Think of it as something just larger than compact but smaller than other seven-seat CUVs.
We didn't get a chance to sample the direct-injected four-cylinder engine, as all the test cars we drove were equipped with the 3.3-liter V6. Not that we're complaining – the new direct-injected engine is smooth, powerful and unobtrusive, and the six-speed automatic it's paired with executes nicely timed shifts. There's plenty of power from the V6 engine, and acceleration felt more than zippy enough, and while nobody is going to be disappointed with the six, we hope to get some seat time in a four-cylinder model soon before assuming the bigger engine is necessary.
Fuel mileage comes in at 18 city, 25 highway and 21 combined (18/24/20 with AWD) with the new V6 – a small improvement over the last model's 18/24 rating.
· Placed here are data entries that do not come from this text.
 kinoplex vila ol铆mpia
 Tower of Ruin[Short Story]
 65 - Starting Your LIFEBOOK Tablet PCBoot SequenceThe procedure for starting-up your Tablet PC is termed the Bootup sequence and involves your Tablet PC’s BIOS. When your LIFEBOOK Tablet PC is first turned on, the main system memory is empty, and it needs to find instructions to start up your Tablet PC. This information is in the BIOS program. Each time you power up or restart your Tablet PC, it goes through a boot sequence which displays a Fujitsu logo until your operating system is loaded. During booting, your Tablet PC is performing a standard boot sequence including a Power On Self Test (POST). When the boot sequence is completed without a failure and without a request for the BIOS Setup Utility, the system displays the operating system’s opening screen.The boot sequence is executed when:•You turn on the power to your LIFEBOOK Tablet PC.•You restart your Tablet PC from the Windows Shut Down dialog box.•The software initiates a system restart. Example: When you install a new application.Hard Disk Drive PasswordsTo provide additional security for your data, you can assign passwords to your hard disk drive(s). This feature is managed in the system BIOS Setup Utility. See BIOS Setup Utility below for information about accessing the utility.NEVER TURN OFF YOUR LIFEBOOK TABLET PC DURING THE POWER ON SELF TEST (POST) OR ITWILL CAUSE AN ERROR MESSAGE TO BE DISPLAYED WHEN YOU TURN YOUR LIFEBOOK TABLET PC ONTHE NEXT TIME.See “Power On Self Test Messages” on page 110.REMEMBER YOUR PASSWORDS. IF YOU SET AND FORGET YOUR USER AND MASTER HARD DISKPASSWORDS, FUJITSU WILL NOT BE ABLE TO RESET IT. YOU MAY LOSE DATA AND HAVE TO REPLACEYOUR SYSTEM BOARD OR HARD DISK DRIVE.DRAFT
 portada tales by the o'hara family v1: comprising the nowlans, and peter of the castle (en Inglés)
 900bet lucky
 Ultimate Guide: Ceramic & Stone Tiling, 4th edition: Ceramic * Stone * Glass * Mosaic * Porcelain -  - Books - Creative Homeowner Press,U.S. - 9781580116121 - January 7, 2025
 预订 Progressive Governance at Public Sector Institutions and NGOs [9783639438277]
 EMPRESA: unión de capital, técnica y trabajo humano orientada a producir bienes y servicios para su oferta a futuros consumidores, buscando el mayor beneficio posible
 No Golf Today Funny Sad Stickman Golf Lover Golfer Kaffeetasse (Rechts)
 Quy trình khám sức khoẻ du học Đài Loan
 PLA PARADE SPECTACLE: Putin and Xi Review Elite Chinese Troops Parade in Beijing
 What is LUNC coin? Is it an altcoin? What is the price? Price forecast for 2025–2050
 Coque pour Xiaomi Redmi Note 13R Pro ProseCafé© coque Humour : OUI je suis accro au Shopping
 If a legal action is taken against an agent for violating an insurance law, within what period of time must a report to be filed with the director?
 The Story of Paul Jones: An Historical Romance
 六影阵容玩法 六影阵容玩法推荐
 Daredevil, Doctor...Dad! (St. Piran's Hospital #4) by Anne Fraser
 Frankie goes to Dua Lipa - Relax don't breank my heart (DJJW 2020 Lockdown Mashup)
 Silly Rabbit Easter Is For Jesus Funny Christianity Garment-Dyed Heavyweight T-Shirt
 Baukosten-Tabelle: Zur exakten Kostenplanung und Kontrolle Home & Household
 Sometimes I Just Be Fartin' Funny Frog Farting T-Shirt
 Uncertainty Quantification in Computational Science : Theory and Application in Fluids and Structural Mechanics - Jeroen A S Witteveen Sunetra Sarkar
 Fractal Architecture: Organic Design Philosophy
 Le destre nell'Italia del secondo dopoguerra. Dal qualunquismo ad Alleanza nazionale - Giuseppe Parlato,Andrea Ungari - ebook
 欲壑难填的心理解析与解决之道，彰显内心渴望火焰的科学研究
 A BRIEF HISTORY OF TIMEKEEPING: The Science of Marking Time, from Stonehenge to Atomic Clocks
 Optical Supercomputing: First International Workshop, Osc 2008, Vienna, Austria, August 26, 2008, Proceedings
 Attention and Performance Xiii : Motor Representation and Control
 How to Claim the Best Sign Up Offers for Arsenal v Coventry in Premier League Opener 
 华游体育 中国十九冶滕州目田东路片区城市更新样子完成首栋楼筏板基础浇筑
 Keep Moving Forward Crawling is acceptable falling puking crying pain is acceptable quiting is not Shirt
We'd have expected a bit more, considering the lack of hydraulic power steering, the addition of direct injection and the notable weight loss. Opting for the standard four-cylinder engine improves matters with ratings of 20 city, 26 highway and 22 combined (19/24/21 with AWD). None of these figures is impressive, and they are all lower than competitors such as the Ford Edge (with 2.0-liter four-cylinder EcoBoost), Chevrolet Equinox (2.4-liter four-cylinder) and Toyota RAV4 (2.5-liter four-cylinder).
Base price for an LX model with front-wheel drive and the four-cylinder comes in at $24,100 (plus $850 for destination on all models) and adding all-wheel drive bumps that to $25,800. A fully loaded SX-L trim (new for 2014, with upgraded leather and a host of premium options) pushes the price all the way to $39,700 with all-wheel drive. That's dangerously close to starting with a four, in case you didn't notice. A mid-level EX with AWD, some convenience items and a third-row seat will settle somewhere near $34,000.
It's pretty attractive, and that really matters in this segment.
So, add it all up and what do you end up with? A capable, comfortable crossover that doesn't particularly stand out in any way, good or bad. It can get pretty pricey considering its size, but it counters that by offering three rows of seating, a powerful engine option and all the technology goodies you could possibly want. Plus, it's pretty attractive, and that really matters in this segment. Before setting out on your new-car-shopping adventure, though, take some time to consider your priorities. Do you really want a seven-passenger crossover, or would a minivan suit your needs more appropriately? If it turns out you are indeed a crossover kinda family, you'd be wise to consider the Sorento.